特定荷主の物流効率化法への対応の手引きについて 2

Q.物流統括管理者に求められる役割や選任の要件は何ですか?
A.物流統括管理者に求められる役割や選任の要件について、提供された資料に基づき説明します。
・物流統括管理者に求められる役割
物流統括管理者は、単なる物流部門の責任者にとどまらず、経営全体を俯瞰して物流効率化を推進する役割を担います。具体的には、以下の業務を統括管理することが義務付けられています。
・計画・報告の作成: 中長期計画書および定期報告書の作成。
・体制の整備と連携: トラックドライバーの負荷低減に向けた事業運営方針の作成や管理体制の整備。また、開発、生産、販売、調達、在庫管理などの関係各部門間の連携体制の構築および従業者の意識向上。
・設備·標準化の推進:効率化のための情報システムや設備の整備、器具·データ等の標準化に関する計画の作成、実施、評価。
・対外的な調整: 取引先などの関係者との連携・調整、および国が行う報告徴収や立入り検査への対応。
選任の要件
物流統括管理者の選任には、以下の法的な要 件があります。
・地位の要件:特定荷主の事業運営上の重要な決定に参画する管理的地位にある者(役員等の経営幹部)でなければなりません。
・権限の範囲: 社内において生産や販売など経営全体を見た上で物流効率化の判断・調整ができ、かつ対外的にも他社の物流統括管理者等と折衝できる人物である必要があります。
・兼任のルール
・ー人の人物が、グループ会社内の複数事業者の物流統括管理者を兼任することは可能です。
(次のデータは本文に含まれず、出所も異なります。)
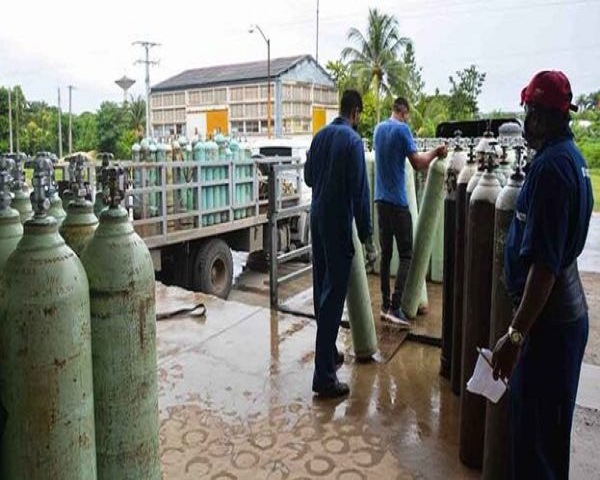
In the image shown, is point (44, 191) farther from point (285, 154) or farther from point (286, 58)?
point (286, 58)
ただし、その人物がそれぞれの事業者の役員等として籍を置いている 必要があります。
・同一の事業者が「特定第一種荷主」と「特定第二種荷主」の両方に指定されて いる場合は、同じ人物を選任しなければ なりません。
・届出の時期
特定荷主としての指定通知を受けた後、すみやかに選任し、「物流統括管理者 選任・解任届出書(様式第4)」を提出する必要があります。遅くとも、最初の中長期計画書や定期報告書を提出するまでが目安とされています。
※届出提出先(システムでの選択先)
特定荷主→ 主たる事務所の所在地の各地方運輸局交通政策部環境・物流課等、各地方整備局建政部 建設産業課等、各地方航空局地域航空事業課
なお、物流統括管理者を選任しなかった場合、100万円以下の罰金が科される可能性があるため注意が必要です。
詳細なガイドラインは、物流効率化法理解促進ポータルサイトや、管轄の経済産業局の情報を必ず確認してください。